By Bob Pool - August 6, 2009

About $1 billion in rare coins and currency are on display at the Convention Center. Promoters hope to attract 10,000 visitors over the show's five days.

Flip a coin: In a tough economy is it worth spending $18 to see other people's money?

The American Numismatic Assn. hopes to find out this week as it stages the World's Fair of Money at the Los Angeles Convention Center.

A billion dollars' worth of rare coins and big-denomination currency is on display, including part of a seldom-seen Smithsonian collection. And rare-coin dealers are offering free appraisals to amateur collectors and piggy-bank-toting visitors hoping to cash in.
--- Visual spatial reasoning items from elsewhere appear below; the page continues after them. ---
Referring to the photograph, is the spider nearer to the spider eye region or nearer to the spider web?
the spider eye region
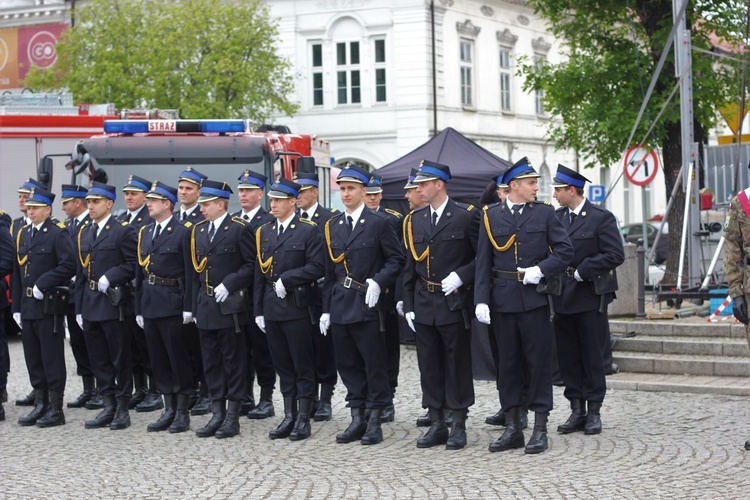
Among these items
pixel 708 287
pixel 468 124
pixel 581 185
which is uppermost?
pixel 468 124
The association, whose president is Barry Stuppler of Woodland Hills, sounded bullish about the opening day turnout Wednesday as about a thousand visitors milled around locked glass display cases loaded with Liberty Head nickels, silver dollars, antique gold pieces, state quarters and foreign coins.

Jake Danna Stevens / Los Angeles Times
Kevin Brown of the U.S. Bureau of Engraving and Printing displays $100,000 bills from 1934 at the World's Fair of Money in L.A.. Each bill would now be worth about $1.6 million.

They expect that more than 10,000 people will attend the show before it closes Sunday.


But there were plenty of empty chairs in front of dealers with magnifying loupes hanging from their necks waiting to sell and buy coins.

Jim Marshall, a collector from Hollywood who specializes in Ethiopian coins and currency, blamed the economy and the state of the collectibles market.

"It cost $12 to park and $6 to get in. So far I've only seen one item I don't have, and they were asking $500 for it. They're out of touch with reality," said Marshall, who said he had come with $80 in his pocket.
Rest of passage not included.